### Information supplied

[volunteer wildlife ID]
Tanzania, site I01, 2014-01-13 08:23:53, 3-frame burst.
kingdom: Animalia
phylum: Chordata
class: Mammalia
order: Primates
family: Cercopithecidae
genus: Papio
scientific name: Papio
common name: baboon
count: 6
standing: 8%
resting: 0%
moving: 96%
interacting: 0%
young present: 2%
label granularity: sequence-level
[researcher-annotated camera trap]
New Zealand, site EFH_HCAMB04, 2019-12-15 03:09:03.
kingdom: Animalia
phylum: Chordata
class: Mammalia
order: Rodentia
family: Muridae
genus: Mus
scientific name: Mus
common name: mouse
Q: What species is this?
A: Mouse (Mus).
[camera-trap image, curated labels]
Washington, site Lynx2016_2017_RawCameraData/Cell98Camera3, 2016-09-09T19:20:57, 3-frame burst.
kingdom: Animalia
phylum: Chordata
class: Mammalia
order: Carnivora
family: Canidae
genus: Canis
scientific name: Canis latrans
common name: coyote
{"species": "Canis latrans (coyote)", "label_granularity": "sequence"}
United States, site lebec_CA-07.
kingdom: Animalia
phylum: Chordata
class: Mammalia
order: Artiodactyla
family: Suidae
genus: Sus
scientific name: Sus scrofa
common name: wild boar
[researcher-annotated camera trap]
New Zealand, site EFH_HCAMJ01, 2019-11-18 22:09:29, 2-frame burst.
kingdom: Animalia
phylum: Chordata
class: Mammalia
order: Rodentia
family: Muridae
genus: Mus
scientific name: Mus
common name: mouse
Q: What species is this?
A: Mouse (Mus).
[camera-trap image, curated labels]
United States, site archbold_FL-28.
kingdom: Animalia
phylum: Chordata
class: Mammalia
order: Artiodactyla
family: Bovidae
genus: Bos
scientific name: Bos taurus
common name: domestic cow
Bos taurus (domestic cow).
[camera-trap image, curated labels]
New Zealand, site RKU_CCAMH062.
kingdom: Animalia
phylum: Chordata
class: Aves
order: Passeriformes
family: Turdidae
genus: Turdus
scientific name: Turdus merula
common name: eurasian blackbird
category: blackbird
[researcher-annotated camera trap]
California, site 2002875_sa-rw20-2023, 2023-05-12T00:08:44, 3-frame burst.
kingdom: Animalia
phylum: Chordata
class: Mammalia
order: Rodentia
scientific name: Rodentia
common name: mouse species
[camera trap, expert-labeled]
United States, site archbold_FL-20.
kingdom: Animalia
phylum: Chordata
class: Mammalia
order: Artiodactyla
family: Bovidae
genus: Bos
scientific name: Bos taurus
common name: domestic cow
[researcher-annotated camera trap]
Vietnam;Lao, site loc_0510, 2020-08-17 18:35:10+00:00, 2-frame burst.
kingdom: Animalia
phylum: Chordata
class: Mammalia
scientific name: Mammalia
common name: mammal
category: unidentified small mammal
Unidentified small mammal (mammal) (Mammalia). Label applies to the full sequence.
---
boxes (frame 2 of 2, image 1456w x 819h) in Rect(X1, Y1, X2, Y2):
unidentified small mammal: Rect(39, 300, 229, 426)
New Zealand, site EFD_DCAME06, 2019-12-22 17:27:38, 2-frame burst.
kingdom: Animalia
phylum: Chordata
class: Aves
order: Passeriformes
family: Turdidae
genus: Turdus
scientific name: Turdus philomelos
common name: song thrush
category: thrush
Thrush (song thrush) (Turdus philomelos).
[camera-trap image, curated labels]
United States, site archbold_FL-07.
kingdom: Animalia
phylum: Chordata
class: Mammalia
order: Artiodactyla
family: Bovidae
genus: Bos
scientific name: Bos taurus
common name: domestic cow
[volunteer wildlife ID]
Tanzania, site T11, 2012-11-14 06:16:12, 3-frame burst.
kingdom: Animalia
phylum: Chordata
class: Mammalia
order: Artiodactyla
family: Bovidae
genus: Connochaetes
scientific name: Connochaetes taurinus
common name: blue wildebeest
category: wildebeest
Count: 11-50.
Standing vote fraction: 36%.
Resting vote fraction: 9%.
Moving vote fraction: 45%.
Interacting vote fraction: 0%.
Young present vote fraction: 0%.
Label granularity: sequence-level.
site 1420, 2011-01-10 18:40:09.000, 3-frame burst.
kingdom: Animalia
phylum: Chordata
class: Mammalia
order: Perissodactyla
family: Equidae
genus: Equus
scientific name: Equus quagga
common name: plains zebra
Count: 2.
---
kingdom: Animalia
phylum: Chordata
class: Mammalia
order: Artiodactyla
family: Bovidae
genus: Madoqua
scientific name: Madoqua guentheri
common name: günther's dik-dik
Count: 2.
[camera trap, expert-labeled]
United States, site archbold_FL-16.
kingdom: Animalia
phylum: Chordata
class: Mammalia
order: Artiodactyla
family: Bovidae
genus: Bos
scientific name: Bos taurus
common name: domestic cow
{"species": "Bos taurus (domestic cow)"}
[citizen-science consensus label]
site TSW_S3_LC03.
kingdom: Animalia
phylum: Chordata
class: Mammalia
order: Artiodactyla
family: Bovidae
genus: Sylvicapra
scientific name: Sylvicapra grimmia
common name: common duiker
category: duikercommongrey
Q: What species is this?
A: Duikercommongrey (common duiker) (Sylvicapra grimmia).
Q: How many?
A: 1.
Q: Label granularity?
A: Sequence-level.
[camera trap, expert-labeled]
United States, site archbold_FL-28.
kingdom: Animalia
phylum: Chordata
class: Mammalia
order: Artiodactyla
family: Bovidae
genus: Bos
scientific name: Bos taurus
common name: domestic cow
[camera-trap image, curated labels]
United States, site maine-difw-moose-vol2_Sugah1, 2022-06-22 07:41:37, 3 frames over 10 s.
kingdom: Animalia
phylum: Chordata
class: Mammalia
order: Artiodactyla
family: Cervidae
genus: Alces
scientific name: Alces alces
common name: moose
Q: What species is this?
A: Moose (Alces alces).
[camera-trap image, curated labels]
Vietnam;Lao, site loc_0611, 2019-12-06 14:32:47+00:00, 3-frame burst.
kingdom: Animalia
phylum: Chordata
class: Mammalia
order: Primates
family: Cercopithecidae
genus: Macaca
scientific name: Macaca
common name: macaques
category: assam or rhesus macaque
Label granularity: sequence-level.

######

**Problem description:**
Copy the data above in full, character for character.

**Answer box:**
[volunteer wildlife ID]
Tanzania, site I01, 2014-01-13 08:23:53, 3-frame burst.
kingdom: Animalia
phylum: Chordata
class: Mammalia
order: Primates
family: Cercopithecidae
genus: Papio
scientific name: Papio
common name: baboon
count: 6
standing: 8%
resting: 0%
moving: 96%
interacting: 0%
young present: 2%
label granularity: sequence-level
[researcher-annotated camera trap]
New Zealand, site EFH_HCAMB04, 2019-12-15 03:09:03.
kingdom: Animalia
phylum: Chordata
class: Mammalia
order: Rodentia
family: Muridae
genus: Mus
scientific name: Mus
common name: mouse
Q: What species is this?
A: Mouse (Mus).
[camera-trap image, curated labels]
Washington, site Lynx2016_2017_RawCameraData/Cell98Camera3, 2016-09-09T19:20:57, 3-frame burst.
kingdom: Animalia
phylum: Chordata
class: Mammalia
order: Carnivora
family: Canidae
genus: Canis
scientific name: Canis latrans
common name: coyote
{"species": "Canis latrans (coyote)", "label_granularity": "sequence"}
United States, site lebec_CA-07.
kingdom: Animalia
phylum: Chordata
class: Mammalia
order: Artiodactyla
family: Suidae
genus: Sus
scientific name: Sus scrofa
common name: wild boar
[researcher-annotated camera trap]
New Zealand, site EFH_HCAMJ01, 2019-11-18 22:09:29, 2-frame burst.
kingdom: Animalia
phylum: Chordata
class: Mammalia
order: Rodentia
family: Muridae
genus: Mus
scientific name: Mus
common name: mouse
Q: What species is this?
A: Mouse (Mus).
[camera-trap image, curated labels]
United States, site archbold_FL-28.
kingdom: Animalia
phylum: Chordata
class: Mammalia
order: Artiodactyla
family: Bovidae
genus: Bos
scientific name: Bos taurus
common name: domestic cow
Bos taurus (domestic cow).
[camera-trap image, curated labels]
New Zealand, site RKU_CCAMH062.
kingdom: Animalia
phylum: Chordata
class: Aves
order: Passeriformes
family: Turdidae
genus: Turdus
scientific name: Turdus merula
common name: eurasian blackbird
category: blackbird
[researcher-annotated camera trap]
California, site 2002875_sa-rw20-2023, 2023-05-12T00:08:44, 3-frame burst.
kingdom: Animalia
phylum: Chordata
class: Mammalia
order: Rodentia
scientific name: Rodentia
common name: mouse species
[camera trap, expert-labeled]
United States, site archbold_FL-20.
kingdom: Animalia
phylum: Chordata
class: Mammalia
order: Artiodactyla
family: Bovidae
genus: Bos
scientific name: Bos taurus
common name: domestic cow
[researcher-annotated camera trap]
Vietnam;Lao, site loc_0510, 2020-08-17 18:35:10+00:00, 2-frame burst.
kingdom: Animalia
phylum: Chordata
class: Mammalia
scientific name: Mammalia
common name: mammal
category: unidentified small mammal
Unidentified small mammal (mammal) (Mammalia). Label applies to the full sequence.
---
boxes (frame 2 of 2, image 1456w x 819h) in Rect(X1, Y1, X2, Y2):
unidentified small mammal: Rect(39, 300, 229, 426)
New Zealand, site EFD_DCAME06, 2019-12-22 17:27:38, 2-frame burst.
kingdom: Animalia
phylum: Chordata
class: Aves
order: Passeriformes
family: Turdidae
genus: Turdus
scientific name: Turdus philomelos
common name: song thrush
category: thrush
Thrush (song thrush) (Turdus philomelos).
[camera-trap image, curated labels]
United States, site archbold_FL-07.
kingdom: Animalia
phylum: Chordata
class: Mammalia
order: Artiodactyla
family: Bovidae
genus: Bos
scientific name: Bos taurus
common name: domestic cow
[volunteer wildlife ID]
Tanzania, site T11, 2012-11-14 06:16:12, 3-frame burst.
kingdom: Animalia
phylum: Chordata
class: Mammalia
order: Artiodactyla
family: Bovidae
genus: Connochaetes
scientific name: Connochaetes taurinus
common name: blue wildebeest
category: wildebeest
Count: 11-50.
Standing vote fraction: 36%.
Resting vote fraction: 9%.
Moving vote fraction: 45%.
Interacting vote fraction: 0%.
Young present vote fraction: 0%.
Label granularity: sequence-level.
site 1420, 2011-01-10 18:40:09.000, 3-frame burst.
kingdom: Animalia
phylum: Chordata
class: Mammalia
order: Perissodactyla
family: Equidae
genus: Equus
scientific name: Equus quagga
common name: plains zebra
Count: 2.
---
kingdom: Animalia
phylum: Chordata
class: Mammalia
order: Artiodactyla
family: Bovidae
genus: Madoqua
scientific name: Madoqua guentheri
common name: günther's dik-dik
Count: 2.
[camera trap, expert-labeled]
United States, site archbold_FL-16.
kingdom: Animalia
phylum: Chordata
class: Mammalia
order: Artiodactyla
family: Bovidae
genus: Bos
scientific name: Bos taurus
common name: domestic cow
{"species": "Bos taurus (domestic cow)"}
[citizen-science consensus label]
site TSW_S3_LC03.
kingdom: Animalia
phylum: Chordata
class: Mammalia
order: Artiodactyla
family: Bovidae
genus: Sylvicapra
scientific name: Sylvicapra grimmia
common name: common duiker
category: duikercommongrey
Q: What species is this?
A: Duikercommongrey (common duiker) (Sylvicapra grimmia).
Q: How many?
A: 1.
Q: Label granularity?
A: Sequence-level.
[camera trap, expert-labeled]
United States, site archbold_FL-28.
kingdom: Animalia
phylum: Chordata
class: Mammalia
order: Artiodactyla
family: Bovidae
genus: Bos
scientific name: Bos taurus
common name: domestic cow
[camera-trap image, curated labels]
United States, site maine-difw-moose-vol2_Sugah1, 2022-06-22 07:41:37, 3 frames over 10 s.
kingdom: Animalia
phylum: Chordata
class: Mammalia
order: Artiodactyla
family: Cervidae
genus: Alces
scientific name: Alces alces
common name: moose
Q: What species is this?
A: Moose (Alces alces).
[camera-trap image, curated labels]
Vietnam;Lao, site loc_0611, 2019-12-06 14:32:47+00:00, 3-frame burst.
kingdom: Animalia
phylum: Chordata
class: Mammalia
order: Primates
family: Cercopithecidae
genus: Macaca
scientific name: Macaca
common name: macaques
category: assam or rhesus macaque
Label granularity: sequence-level.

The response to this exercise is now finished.